Given instruction a.
Turn the entries starting at the line containing "Of the potted" and running through the line containing "which is positioned", both included, into a numbered list with blank lines omitted.

Text block.

** begin **

Rhubarb Lime Vanilla Bean Sorbet

DSC_0810aI rediscovered my passion for obsession with making ice cream when I co-hosted a dinner party with my lovely and talented friend Nicola last month. Nicola is the owner and founder of http://www.souschef.co.uk, a specialty food export company that sells hard-to-find cheffy ingredients and equipment to home cooks. (Sorry American friends, Sous Chef only ships to the EU for now.) Nicola had a surfeit of pistachio paste (what a wonderful thing to have too much of!) so we decided to make Orangette’s chocolate tart with salted pistachio ice cream for dessert. I took charge of the ice cream and I did not stint with the pistachio paste. The result was wonderful. (Nicola has since blogged a recipe for salted pistachio ice cream using the very same pistachio paste.) Ice creams and sorbets are a fun challenge for home cooks, involving in equal measure the palate and food science. Flavor is key, of course, and limited only by your imagination, but mouth feel is of equal importance.

** end **

Extracted entries.
** begin **

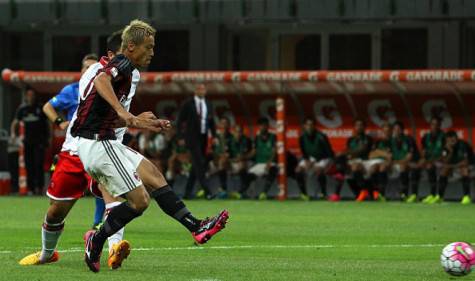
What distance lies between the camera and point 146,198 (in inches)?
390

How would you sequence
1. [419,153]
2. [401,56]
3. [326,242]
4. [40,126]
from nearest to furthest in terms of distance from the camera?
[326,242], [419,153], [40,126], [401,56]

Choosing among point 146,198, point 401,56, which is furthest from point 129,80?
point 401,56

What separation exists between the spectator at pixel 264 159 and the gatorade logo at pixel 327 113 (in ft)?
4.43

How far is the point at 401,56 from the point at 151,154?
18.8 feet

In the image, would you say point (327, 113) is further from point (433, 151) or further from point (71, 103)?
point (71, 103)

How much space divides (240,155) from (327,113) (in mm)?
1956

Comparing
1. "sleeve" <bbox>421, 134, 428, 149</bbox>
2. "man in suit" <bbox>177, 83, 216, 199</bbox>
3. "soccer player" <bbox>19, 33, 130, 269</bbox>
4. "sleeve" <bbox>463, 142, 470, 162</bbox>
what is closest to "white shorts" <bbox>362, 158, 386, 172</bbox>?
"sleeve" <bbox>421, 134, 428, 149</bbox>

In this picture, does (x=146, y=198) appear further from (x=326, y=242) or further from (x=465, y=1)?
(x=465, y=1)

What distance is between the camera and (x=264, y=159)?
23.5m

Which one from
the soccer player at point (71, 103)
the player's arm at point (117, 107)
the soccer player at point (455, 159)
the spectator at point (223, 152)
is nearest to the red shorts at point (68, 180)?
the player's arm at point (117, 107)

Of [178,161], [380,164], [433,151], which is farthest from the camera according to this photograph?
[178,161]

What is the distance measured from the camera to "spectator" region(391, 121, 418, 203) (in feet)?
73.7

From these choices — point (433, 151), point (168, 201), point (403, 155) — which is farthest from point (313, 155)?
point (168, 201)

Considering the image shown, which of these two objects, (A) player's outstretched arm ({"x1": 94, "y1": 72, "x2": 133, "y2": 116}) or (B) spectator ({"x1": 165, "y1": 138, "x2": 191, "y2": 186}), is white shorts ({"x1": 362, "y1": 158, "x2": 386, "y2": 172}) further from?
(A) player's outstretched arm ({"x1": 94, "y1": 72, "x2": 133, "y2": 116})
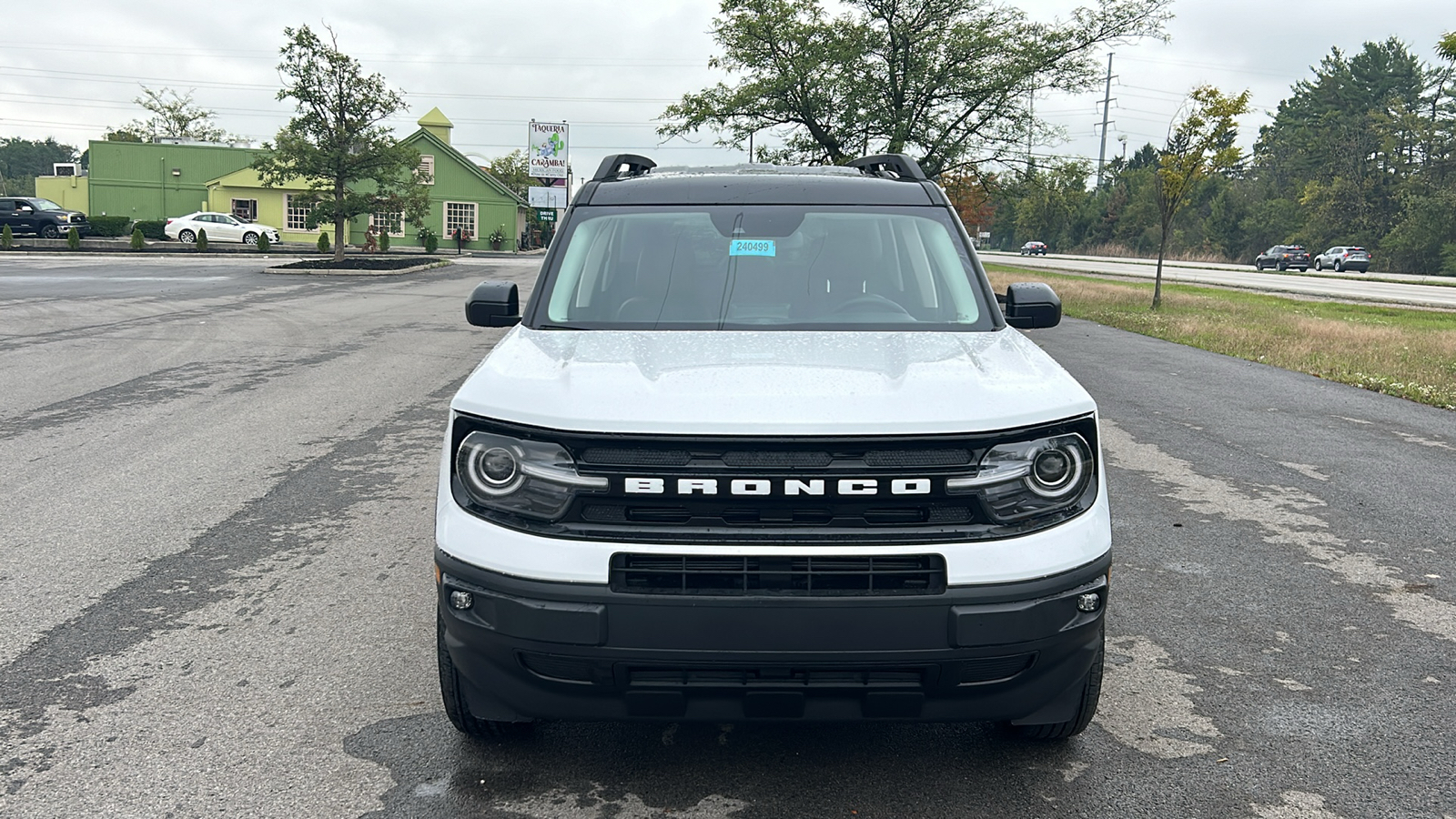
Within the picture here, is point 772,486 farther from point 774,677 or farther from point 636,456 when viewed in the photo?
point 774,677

** end **
** begin **

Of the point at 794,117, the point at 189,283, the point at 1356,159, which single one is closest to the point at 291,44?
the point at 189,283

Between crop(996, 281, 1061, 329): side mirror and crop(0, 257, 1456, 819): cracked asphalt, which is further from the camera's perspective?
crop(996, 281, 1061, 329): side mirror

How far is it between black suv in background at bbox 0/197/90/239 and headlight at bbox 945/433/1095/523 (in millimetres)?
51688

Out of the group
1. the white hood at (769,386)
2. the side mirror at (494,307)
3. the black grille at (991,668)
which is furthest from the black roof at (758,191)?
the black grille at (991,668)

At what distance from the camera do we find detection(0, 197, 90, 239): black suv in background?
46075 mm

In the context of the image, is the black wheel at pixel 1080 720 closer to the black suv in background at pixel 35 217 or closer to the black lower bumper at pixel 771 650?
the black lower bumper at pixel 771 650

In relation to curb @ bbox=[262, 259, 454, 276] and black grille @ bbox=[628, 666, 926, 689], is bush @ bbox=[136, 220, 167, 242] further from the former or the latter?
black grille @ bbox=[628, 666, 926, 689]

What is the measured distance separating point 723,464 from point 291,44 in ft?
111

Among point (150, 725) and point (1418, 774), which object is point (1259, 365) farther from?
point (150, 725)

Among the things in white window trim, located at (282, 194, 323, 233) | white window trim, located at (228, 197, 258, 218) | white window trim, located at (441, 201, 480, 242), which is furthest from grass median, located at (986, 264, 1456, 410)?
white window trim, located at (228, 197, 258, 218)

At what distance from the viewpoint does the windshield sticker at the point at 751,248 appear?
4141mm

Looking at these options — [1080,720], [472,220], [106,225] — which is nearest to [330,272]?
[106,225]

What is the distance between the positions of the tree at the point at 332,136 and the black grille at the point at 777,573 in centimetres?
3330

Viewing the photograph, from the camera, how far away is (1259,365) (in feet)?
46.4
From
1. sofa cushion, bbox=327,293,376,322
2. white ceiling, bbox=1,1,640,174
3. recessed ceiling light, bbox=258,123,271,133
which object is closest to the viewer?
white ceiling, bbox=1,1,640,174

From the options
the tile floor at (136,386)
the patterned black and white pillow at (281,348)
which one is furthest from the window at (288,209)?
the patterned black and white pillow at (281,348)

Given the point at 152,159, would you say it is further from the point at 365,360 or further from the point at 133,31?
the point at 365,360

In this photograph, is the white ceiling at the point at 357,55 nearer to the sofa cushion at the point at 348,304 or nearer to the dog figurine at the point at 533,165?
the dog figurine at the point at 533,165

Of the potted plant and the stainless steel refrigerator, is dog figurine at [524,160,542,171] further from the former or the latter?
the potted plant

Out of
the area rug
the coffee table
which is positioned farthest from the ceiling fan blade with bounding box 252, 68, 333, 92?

** end **

Given instruction b.
In the rhubarb sorbet post, what ingredient did Nicola have a surfeit of?

Correct output a.
1. Of the potted plant and the stainless steel refrigerator, is dog figurine at [524,160,542,171] further from the former or the latter?
2. the potted plant
3. Out of
4. the area rug
5. the coffee table
6. which is positioned farthest from the ceiling fan blade with bounding box 252, 68, 333, 92?

Correct output b.
Pistachio paste.